* **指示 1**:
RPGアプリケーションのモダナイズに関する文章によると、あるクライアントでモジュール化が必要だったプログラムのコードは何行でしたか。
* **指示 2**:
RPGアプリケーションのモダナイズに関する文章を、最後の文の後から続けて書いてください。

一般に、RPGやCA 2E(Synon)アプリケーションは、規模が大きく、モノリシックな構造をしています。コードをモダナイズするポイントは、小さい再利用可能なコンポーネントに分割することです。たとえば、プログラム、ファイル、および表示装置ファイルがあるとします。アプリケーションを管理する従来のグリーン スクリーン アプローチでは、いくつか少数の項目を追跡することが求められていたかもしれません。コードをモダナイズするとした場合、数多くのより小さな部品が生じることになります。そうしたケースでは、機能領域は、たとえば3つのオブジェクトから40個のオブジェクトへと増えることになるかもしれません。アプリケーションはさらに追跡しづらくなります。結果として、変更の影響は、単一のモノリシックなオブジェクトや、同じプログラムの異なる複数のバージョンがあるケースとは異なるものになってきます。
あるクライアントでは、コード行数52,000行のプログラムをモジュール化する必要がありました。タスクを自動化するツールがなかったとしたら、そのプログラムを手作業で理解しようとするのは、ほぼ不可能な作業となっていたでしょう。
どのようにしてアプリケーションを理解するかに影響を及ぼす要因はたくさんあります。前述の通り、ドキュメンテーションがないことは、1つの障害です。何十年も前のことですが、ある同僚がIBM i アプリケーションの開発をし始めたとき、彼はプログラムを印刷し、蛍光ペンを片手にレビューしながら、覚えておく必要がある項目を探していたものでした。それがどのような処理を行うのか、それが何を呼び出すのか把握しようとしていたのです。今は、そのようなやり方はしません。

* **提示資料**:
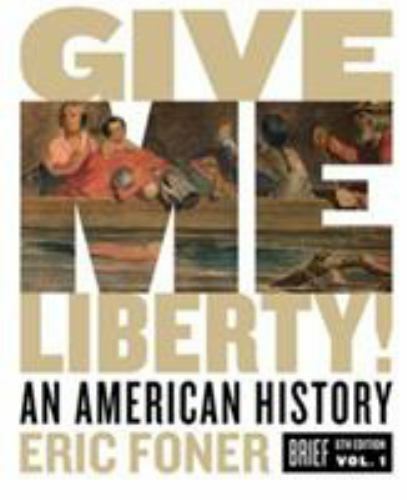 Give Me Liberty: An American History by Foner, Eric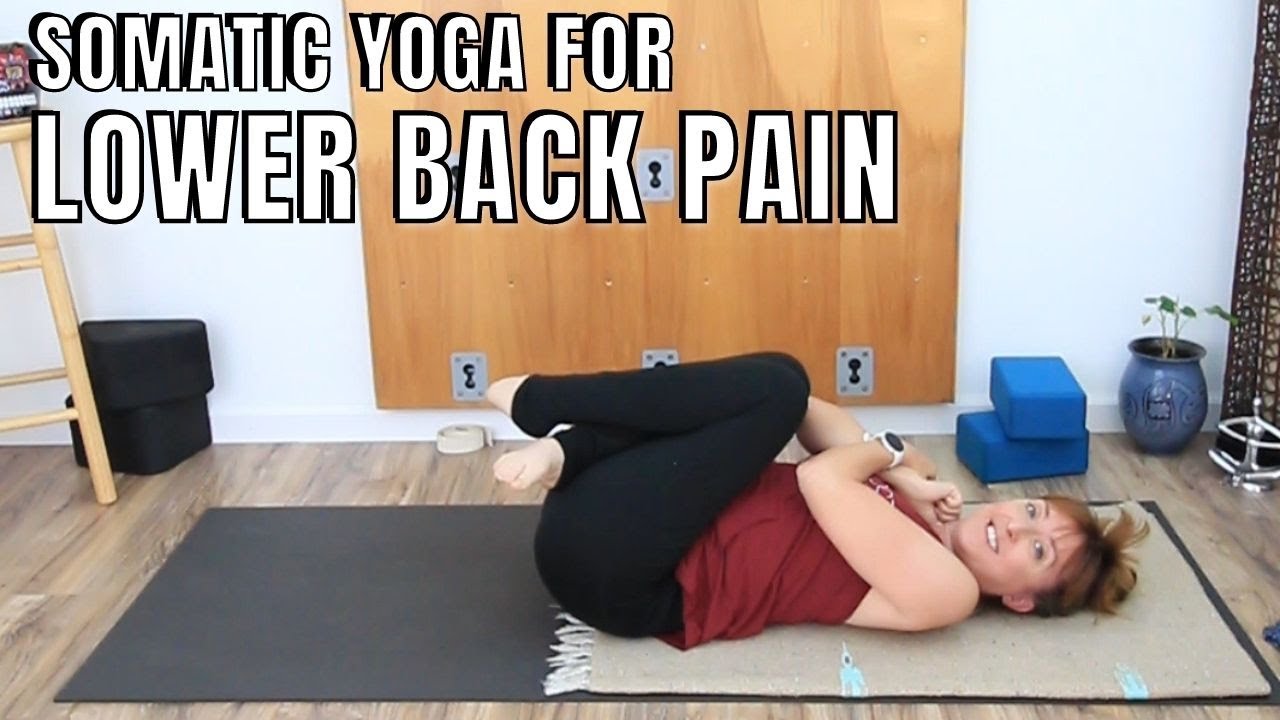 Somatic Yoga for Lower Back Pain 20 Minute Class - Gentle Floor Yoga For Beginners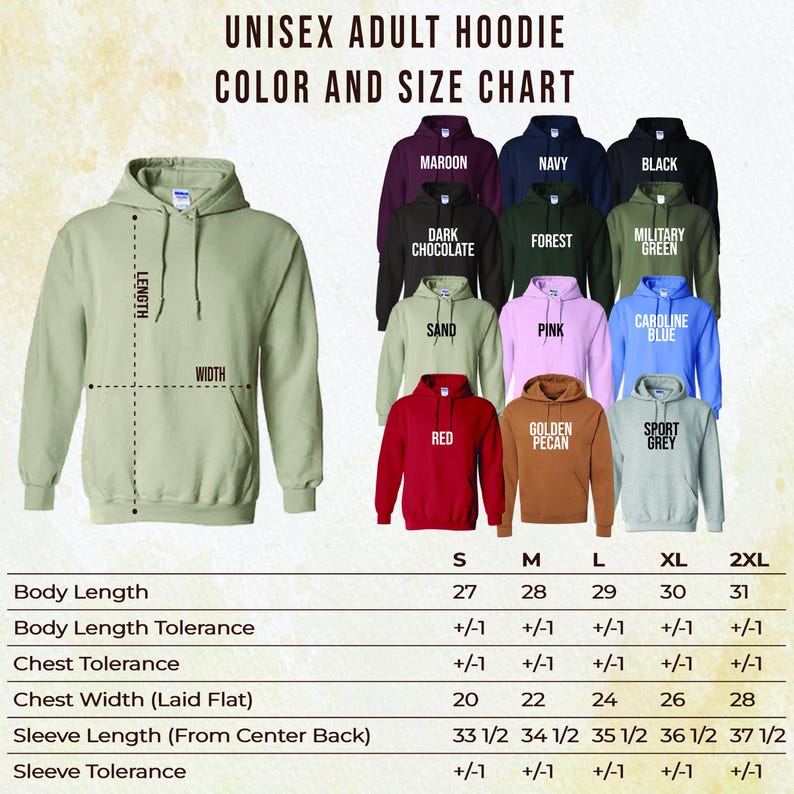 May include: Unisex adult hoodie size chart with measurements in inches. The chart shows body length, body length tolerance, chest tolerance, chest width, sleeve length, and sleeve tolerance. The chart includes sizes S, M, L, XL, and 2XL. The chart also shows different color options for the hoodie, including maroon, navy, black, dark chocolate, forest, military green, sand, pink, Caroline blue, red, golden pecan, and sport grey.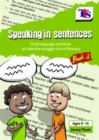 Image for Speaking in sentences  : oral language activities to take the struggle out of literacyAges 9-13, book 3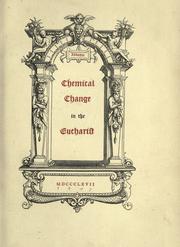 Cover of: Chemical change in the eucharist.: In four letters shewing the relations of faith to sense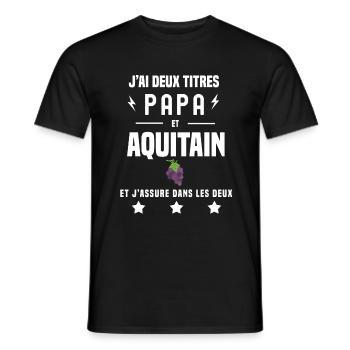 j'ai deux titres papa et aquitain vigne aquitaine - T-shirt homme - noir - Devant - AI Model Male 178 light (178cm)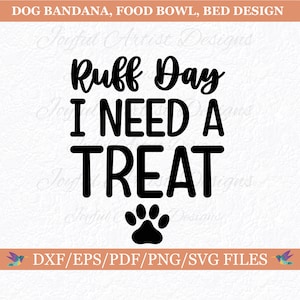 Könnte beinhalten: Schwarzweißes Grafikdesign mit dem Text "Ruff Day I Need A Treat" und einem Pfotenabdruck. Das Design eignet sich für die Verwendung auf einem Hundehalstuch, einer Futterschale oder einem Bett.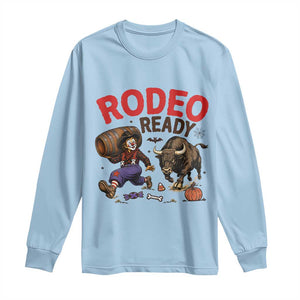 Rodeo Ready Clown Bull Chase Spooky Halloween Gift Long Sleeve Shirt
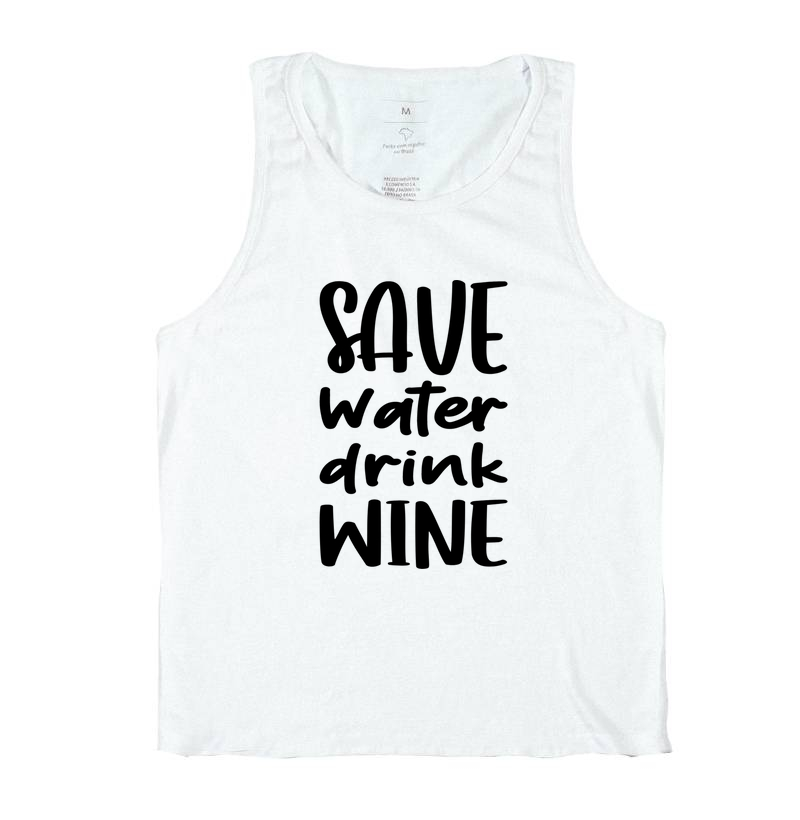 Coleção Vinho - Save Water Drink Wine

* **解答 1**:
52,000行です。

* **解答 2**:
どこから始めるか?
通常、どのような重要なプロジェクトでも、出発点となるのはコード クリーンアップです。たとえば、コードをモダナイズし始めるとします。何十年分ものコードを分析することになるかもしれません。その場合は、一度にすべてに取り掛かろうとするのではなく、企業にとってメリットの大きいアプリケーションの重要領域を特定するようにすることをお勧めします。そうすることにより、意図せぬ変更が発生することなく、企業価値を高める改善を導入しつつ、対象範囲と労力をコントロールすることが可能になります。アプリケーションをオブジェクトのレベルで調査して、どのオブジェクトが使用されているか確認できれば、修正する必要があるものを修正し、テストする必要があるもののみをテストするだけで済むようになります。
アプリケーション管理を改善する最も効率的な方法は、 Fresche社のX-Analysis のようなツールを使用して、アプリケーションに関して収集したメタデータを活用することです。メタデータがあれば、コード クリーンアップのようなタスクはすぐに行うことができます。一定期間、使用していないオブジェクトを自動識別することもできます。また、それらのオブジェクトが独立しているか、他のオブジェクトに依存しているかを調べることもできます。さらに、プログラムを一切修正することなく、システムから簡単に除去できるものについてのサンプルを作成することもできます。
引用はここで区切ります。